Belgian Prime Minister Alexander De Croo was quoted by an unnamed diplomat in the Washington Post as confronting Orban during the meeting, telling him that "being homosexual is not a choice; being homophobic is."
The U.S. State Department also issued a statement on the new law, saying that rather than oppress and marginalize citizens, "governments should promote freedom of expression and protect human rights, including the rights of members of the LGBTQI+ community," and encouraged the Hungarian community to "accept nothing less than full equality."
Bettel later posted to Twitter a letter decrying the new law, which was signed by representatives of other concerned member states, adding that "hate intolerance and discrimination" have no place in the EU.
While opposition to the law was high in the EU meetings, many countries did not think the actions called for expulsion. French President Emmanuel Macron said he didn’t think Hungary should be expelled over the law, but considered the incident a grave concern nonetheless.

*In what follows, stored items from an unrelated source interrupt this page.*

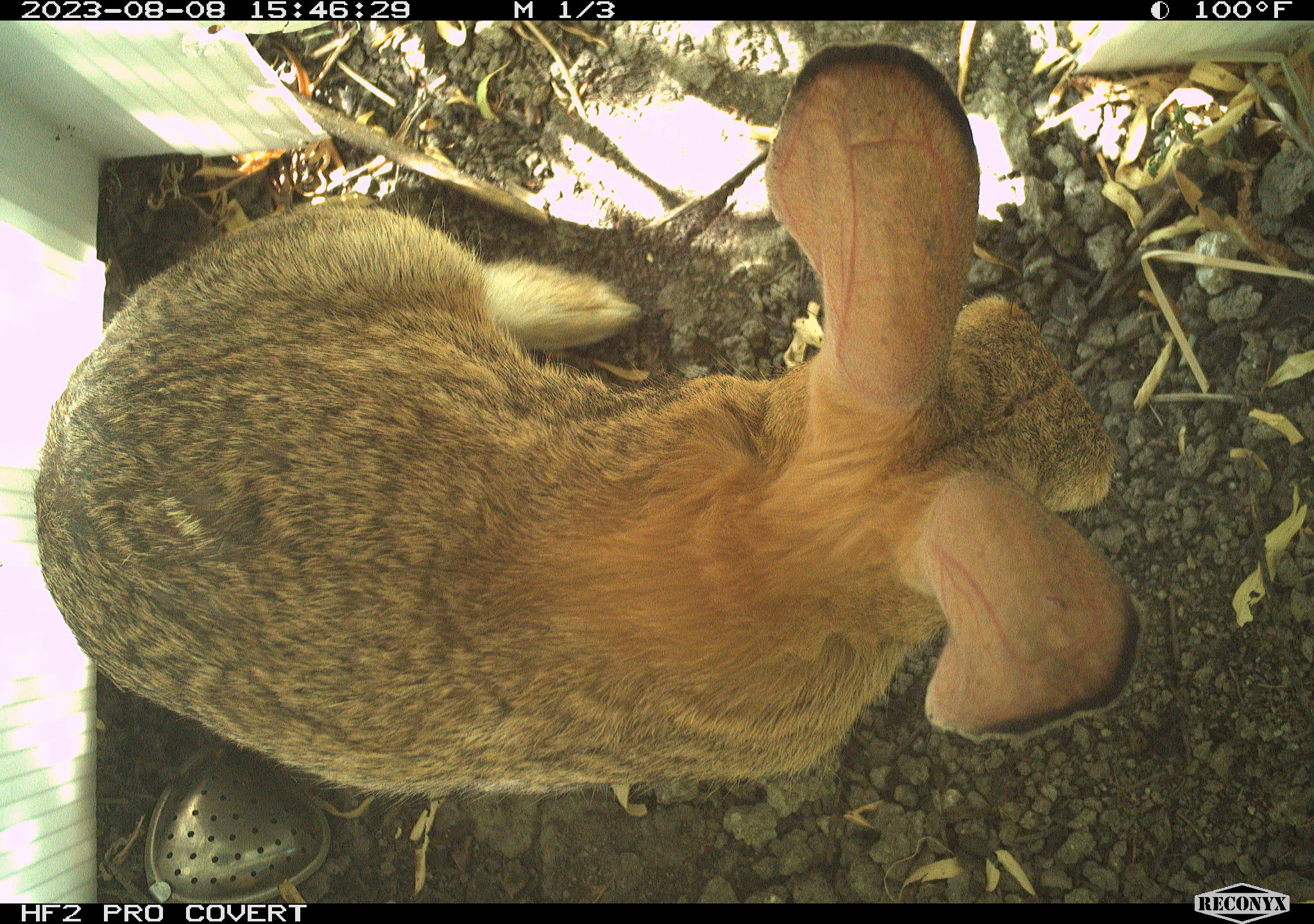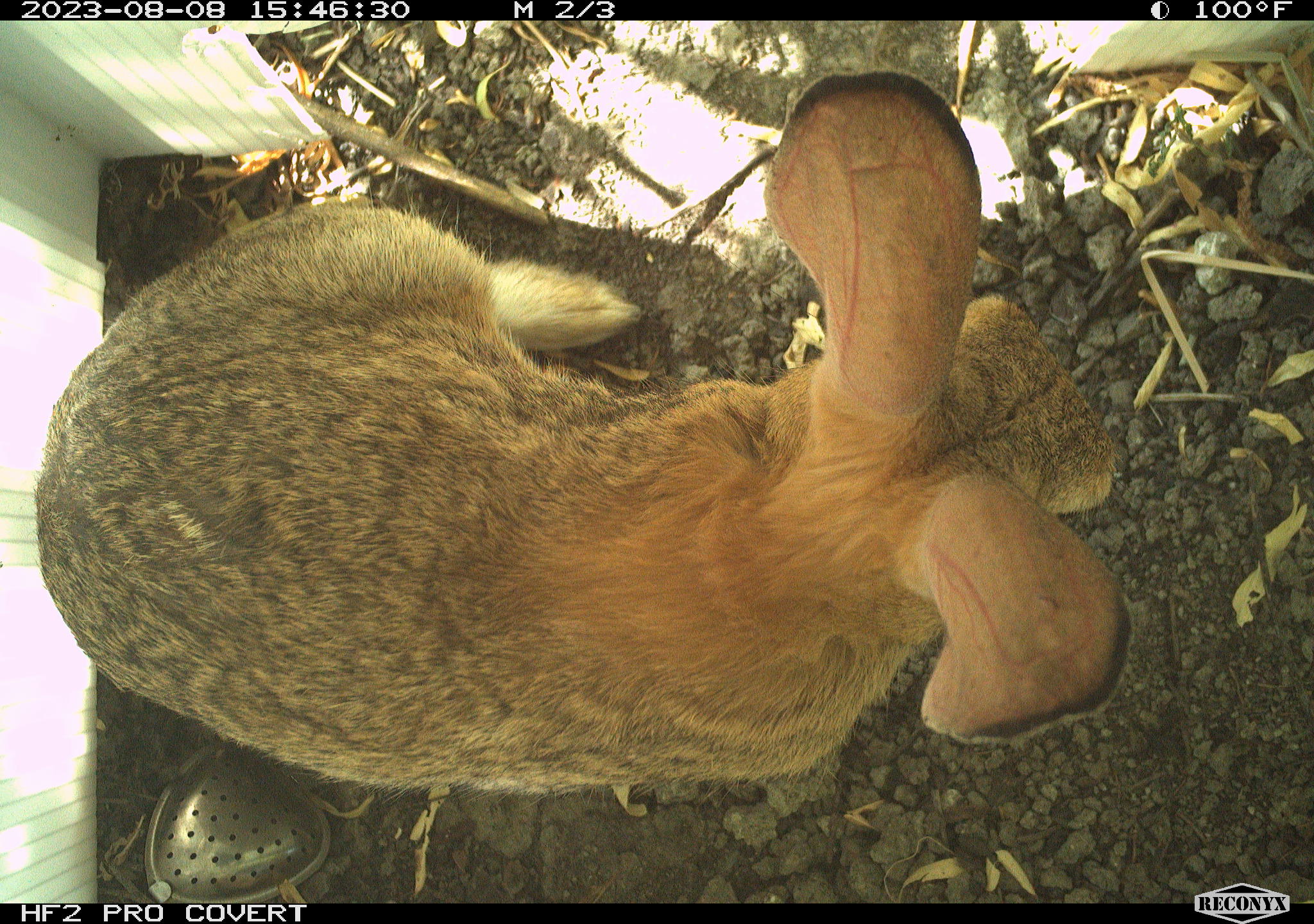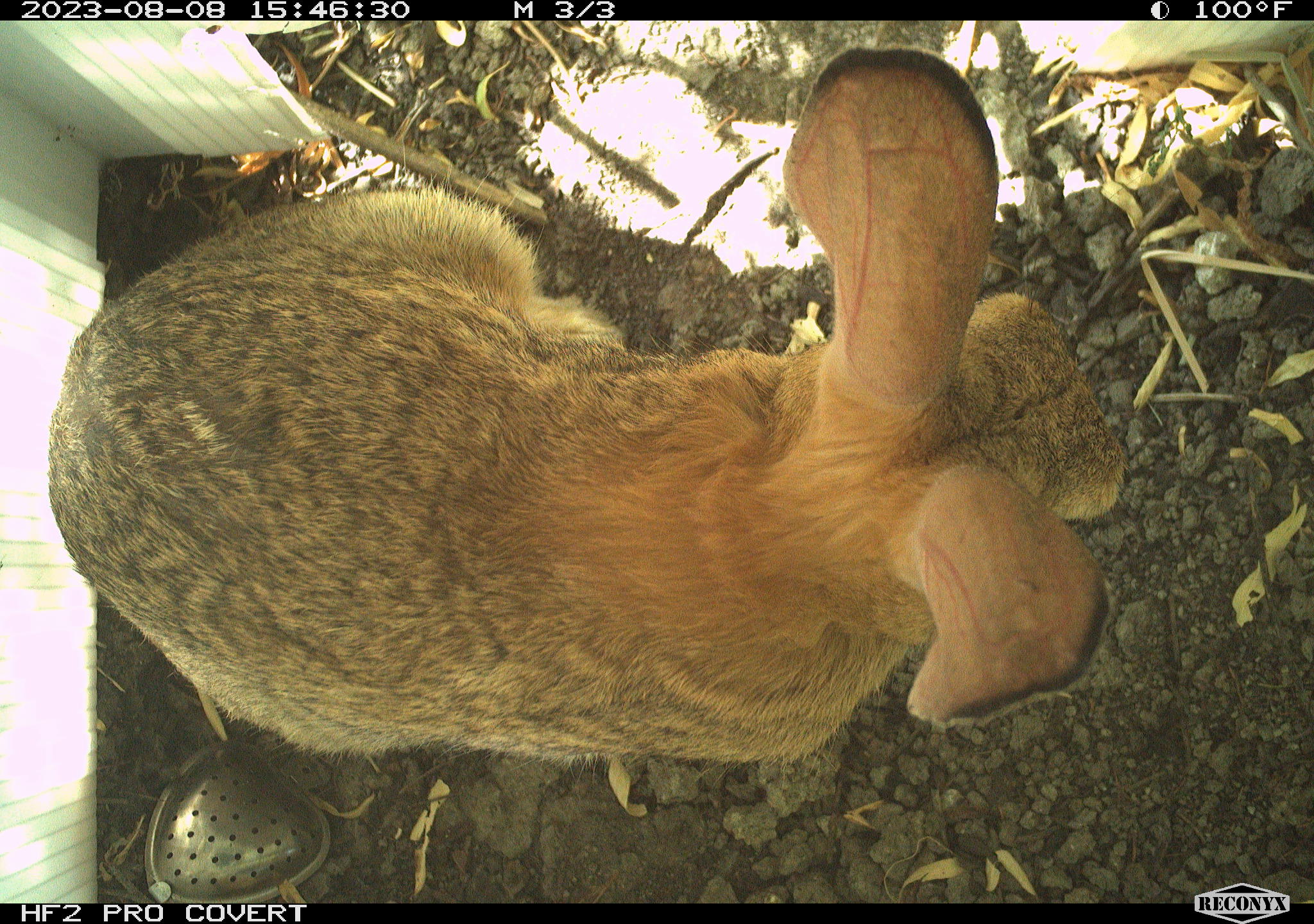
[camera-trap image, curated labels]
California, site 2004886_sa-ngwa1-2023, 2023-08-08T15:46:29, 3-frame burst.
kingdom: Animalia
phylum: Chordata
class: Mammalia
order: Lagomorpha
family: Leporidae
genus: Sylvilagus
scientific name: Sylvilagus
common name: cottontail rabbits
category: sylvilagus species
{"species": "sylvilagus species (cottontail rabbits) (Sylvilagus)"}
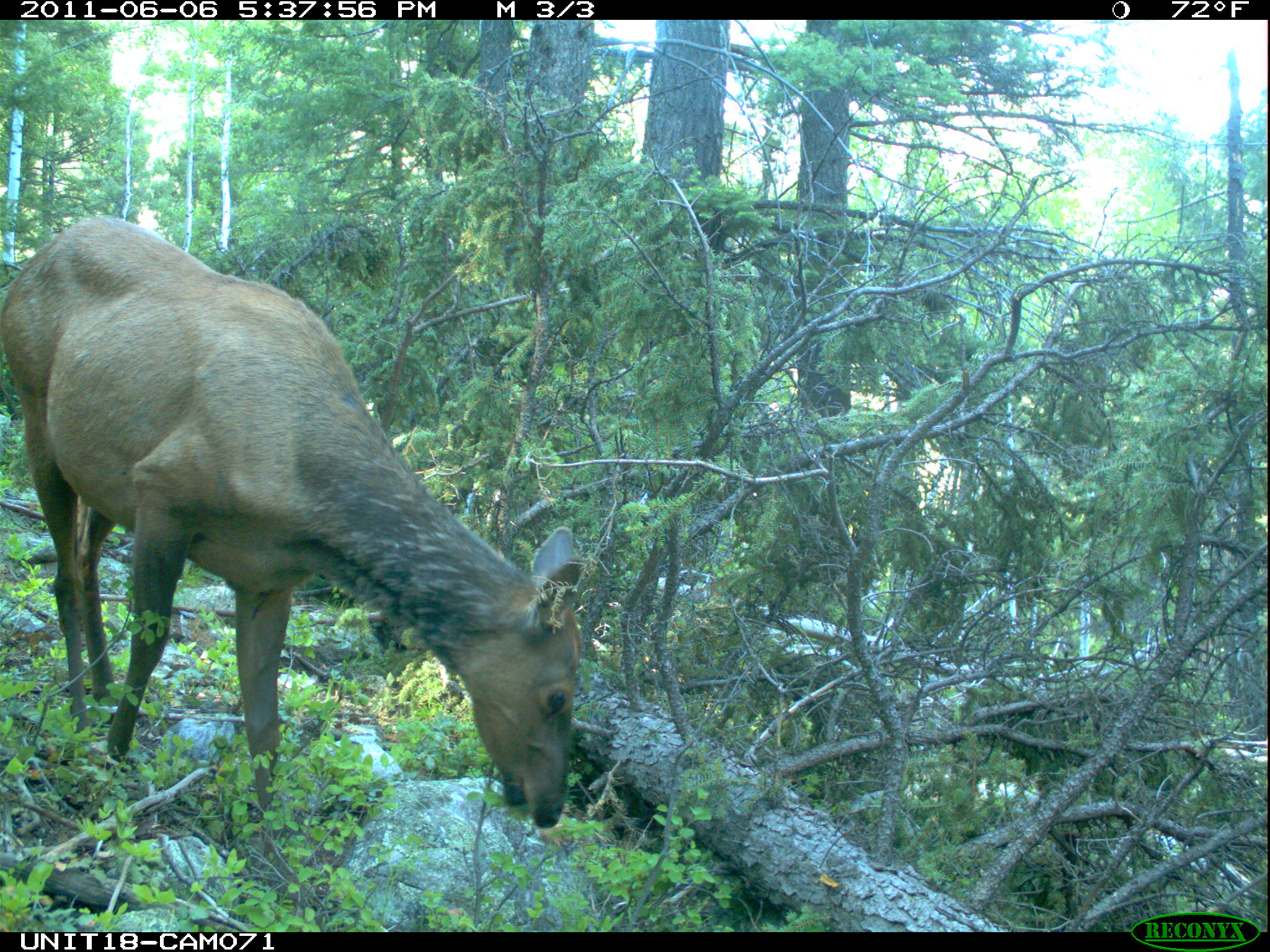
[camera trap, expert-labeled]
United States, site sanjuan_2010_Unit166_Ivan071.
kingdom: Animalia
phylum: Chordata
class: Mammalia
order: Artiodactyla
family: Cervidae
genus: Cervus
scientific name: Cervus elaphus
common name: red deer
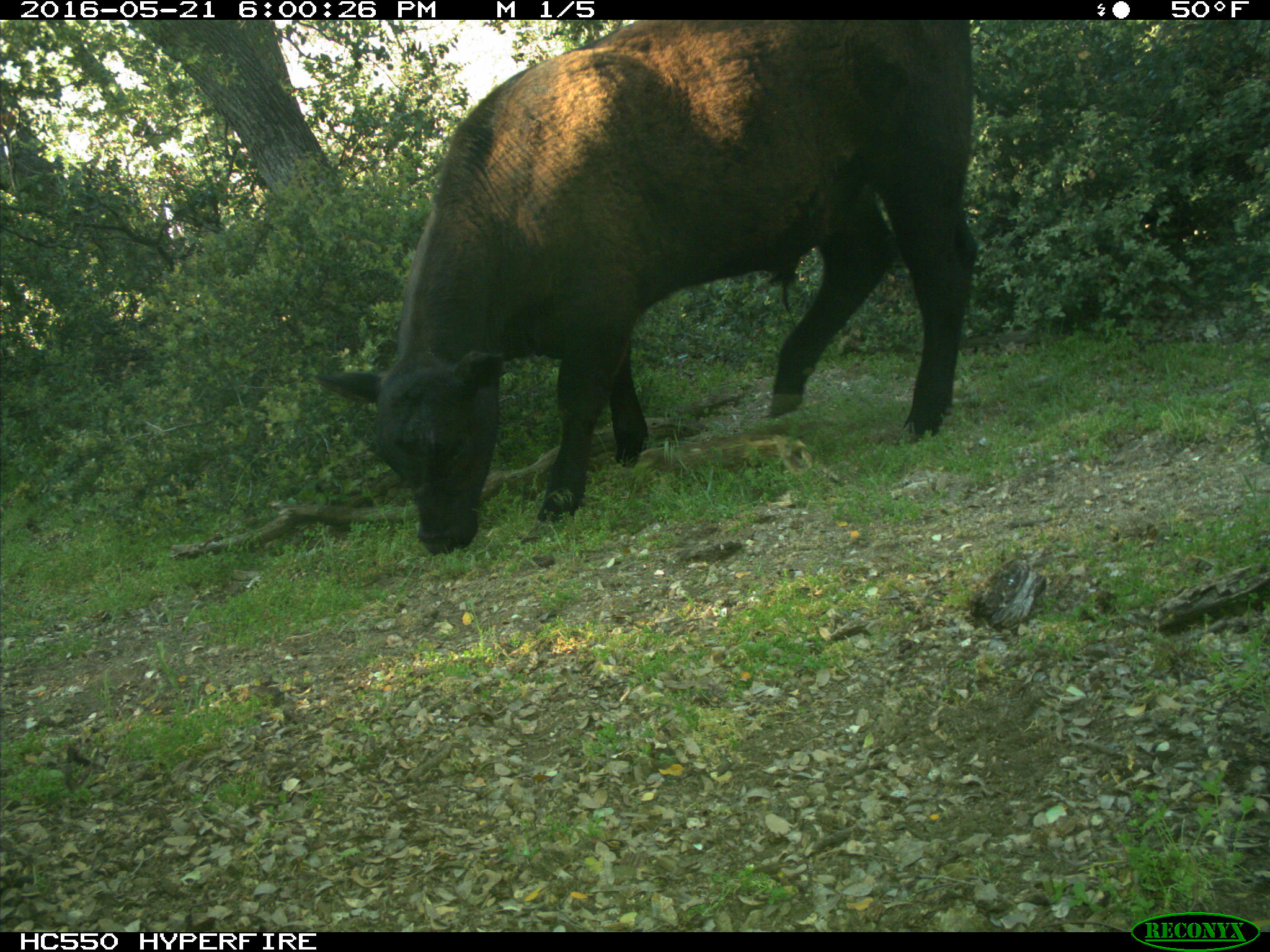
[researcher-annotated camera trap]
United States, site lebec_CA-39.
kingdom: Animalia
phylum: Chordata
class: Mammalia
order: Artiodactyla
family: Bovidae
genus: Bos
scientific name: Bos taurus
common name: domestic cow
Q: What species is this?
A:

"It’s an existential question for Europeans," Macron told reporters Friday. "It’s a big debate."
Orban and Hungary have at least one staunch supporter in the EU. Czech President Miloš Zeman said he found no reason to disagree with Orban and the new law, adding he was "completely annoyed by the suffragettes, the Me Too movement, and Prague Pride," while brushing aside suggestions Orban was in the wrong.
"If you undergo a sex-change operation, you are basically committing a crime of self-harm," Zeman told CNN Prima. "Every surgery is a risk, and these transgender people to me are disgusting."
Hungary was in the news last year after right-wing party leader and MEP József Szájer attempted to escape arrest at an illegal gay orgy in neighboring Belgium. Some orgy guests thought the police arriving to break up the party were in fact part of the entertainment, and many partygoers tried to unzip the pants of the uniformed officers.
Video showed Szájer moments after he shimmied down a pipe and was briefly detained by police. He reportedly fell to the sidewalk as he tried to escape. The drug ecstasy was found in his backpack, but he was not immediately arrested. Instead, the shaken politician said he had no knowledge of the drug and then claimed diplomatic immunity. Szájer had no identification with him, so he was escorted to his home by police where he provided documentation proving his identity. He was released and all charges were later dropped after he paid a small fine.